**O problema:**
Na crônica sobre os antigos leilões do sertão, reescreva a parte que começa com as palavras contendo "E após o anoitecer" e termina em "desfeita de briga.", renomeando "evento" para "festejo".

**Texto selecionado:**
- - - -

*Rangel Alves
da Costa
Os leilões de
agora são muito diferentes daqueles de antigamente. Ainda num tempo de
candeeiros, de lamparinas e luz da lua sobre os arredores da cidade, ainda
assim não havia festa mais iluminada e bonita.
Como para um
evento junino, as malhadas das fazendas – geralmente pequenas propriedades –
ganhavam bandeirolas, fogueiras e enfeites e comodidades apropriadas à ocasião.
E após o anoitecer a chegada dos sertanejos das vizinhanças e mais distante, a
pé ou montados em cavalos ou jumentos.
O leilão era o
evento anunciado, mas evento matuto inseparável do forró pé-de-serra, do
pífano, da dança em sala de reboco, do chinelado fazendo a poeira levantar, da
bebida e da casca de pau, do flerte e do namoro. E também da confusão, de vez
em quando. Negar uma voltinha de dança era tido como desfeita de briga.
Quando o dono
da casa mandava parar o fole para anunciar os inícios, então não demorava muito
e o leiloeiro recebia a prenda a ser leiloada e começava a percorrer o salão e
a malhada cantando a qualidade e o preço inicial da arrematação. “Um bolo de
macaxeira que é uma maravilha. Feito hoje, com coco de mais de um coqueiro, no
forno a lenha, vale mais que esse preço. Quem dá mais, quem dá mais?”.
Antigos
leilões sortidos de tudo aquilo tão próprio do sertão: galinha de capoeira,
capão, cabrito, bolos, doces, garrafas de cachaça, bebidas destiladas,
caldeirões de mungunzá e arroz doce, cocada da marrom e da branca, sela,
chocalho, sapato de couro cru, queijo, manteiga em garrafa, e muito mais. Mas
também sabonetes, perfumes baratos, goiabada, prato e copo.
O leiloeiro,
mais conhecido como corredor (aquele que faz o leilão correr), deve ter um dom
especial para anunciar e vender os produtos. Não é qualquer um que sabe correr
leilão. Precisa ser alegre, de boa voz, piadista, poeta e conhecido na região.
E com uma técnica tão especial que permite dobrar o preço com poucas palavras.
Instiga o desafio entre compradores e a cada lance dado chama o outro a colocar
mais dinheiro por cima.
“Vixe Maria
que a coisa tá ficando boa. Rosendinho ofereceu dez conto nesse Cinzano. Mas é
pouco, é muito pouco. Olhe ali, Jeremias aumentando pra doze. Rosendinho já diz
que dá quinze. E aí Jeremias, vai aceitar a desfeita? Vinte, vinte conto,
Bastião levantou a mão ali. Tá em vinte, quem dá mais, quem dá mais? Bastião
parece que vai passar a perna nos cabras. Rosendinho se enraiveceu e já
ofereceu trinta no Cinzano. E agora, e agora, vou mandar bater o martelo?

- - - -

Dados salvos
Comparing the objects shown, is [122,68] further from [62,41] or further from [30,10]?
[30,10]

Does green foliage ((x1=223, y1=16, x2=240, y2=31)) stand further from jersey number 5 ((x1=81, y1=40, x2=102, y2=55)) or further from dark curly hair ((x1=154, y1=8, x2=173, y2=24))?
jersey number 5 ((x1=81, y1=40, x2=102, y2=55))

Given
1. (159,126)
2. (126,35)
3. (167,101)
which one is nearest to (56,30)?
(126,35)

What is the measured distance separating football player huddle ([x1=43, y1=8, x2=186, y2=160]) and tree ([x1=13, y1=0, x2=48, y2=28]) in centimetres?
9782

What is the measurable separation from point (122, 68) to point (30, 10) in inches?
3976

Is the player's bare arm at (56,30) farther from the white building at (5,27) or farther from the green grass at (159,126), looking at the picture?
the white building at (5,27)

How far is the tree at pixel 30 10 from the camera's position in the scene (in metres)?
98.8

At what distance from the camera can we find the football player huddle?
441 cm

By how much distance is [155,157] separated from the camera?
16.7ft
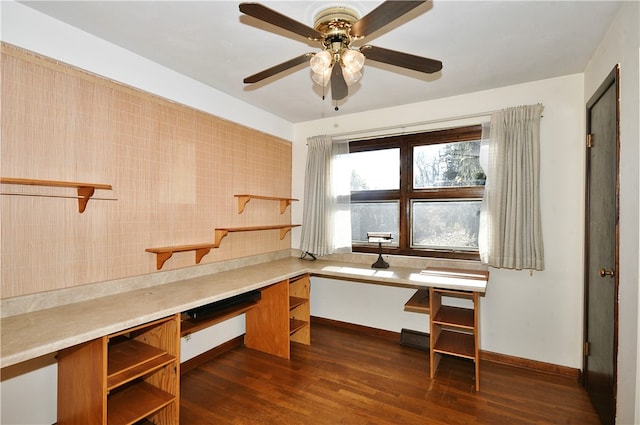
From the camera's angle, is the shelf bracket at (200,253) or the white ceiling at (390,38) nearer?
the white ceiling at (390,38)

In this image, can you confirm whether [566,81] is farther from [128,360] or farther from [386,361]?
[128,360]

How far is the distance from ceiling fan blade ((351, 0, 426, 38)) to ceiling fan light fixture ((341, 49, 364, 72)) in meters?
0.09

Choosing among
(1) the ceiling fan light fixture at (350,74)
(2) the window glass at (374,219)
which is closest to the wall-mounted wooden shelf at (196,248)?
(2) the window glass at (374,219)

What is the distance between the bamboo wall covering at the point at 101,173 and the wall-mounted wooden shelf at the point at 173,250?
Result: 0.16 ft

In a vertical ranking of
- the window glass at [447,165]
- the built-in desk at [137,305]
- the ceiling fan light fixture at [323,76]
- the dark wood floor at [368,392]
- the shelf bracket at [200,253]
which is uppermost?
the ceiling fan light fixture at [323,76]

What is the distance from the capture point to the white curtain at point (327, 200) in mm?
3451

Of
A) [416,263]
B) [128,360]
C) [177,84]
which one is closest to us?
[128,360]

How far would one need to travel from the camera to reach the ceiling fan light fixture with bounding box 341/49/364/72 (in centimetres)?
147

- - - -

**Saída correta:**
E após o anoitecer a chegada dos sertanejos das vizinhanças e mais distante, a
pé ou montados em cavalos ou jumentos.
O leilão era o
festejo anunciado, mas festejo matuto inseparável do forró pé-de-serra, do
pífano, da dança em sala de reboco, do chinelado fazendo a poeira levantar, da
bebida e da casca de pau, do flerte e do namoro. E também da confusão, de vez
em quando. Negar uma voltinha de dança era tido como desfeita de briga.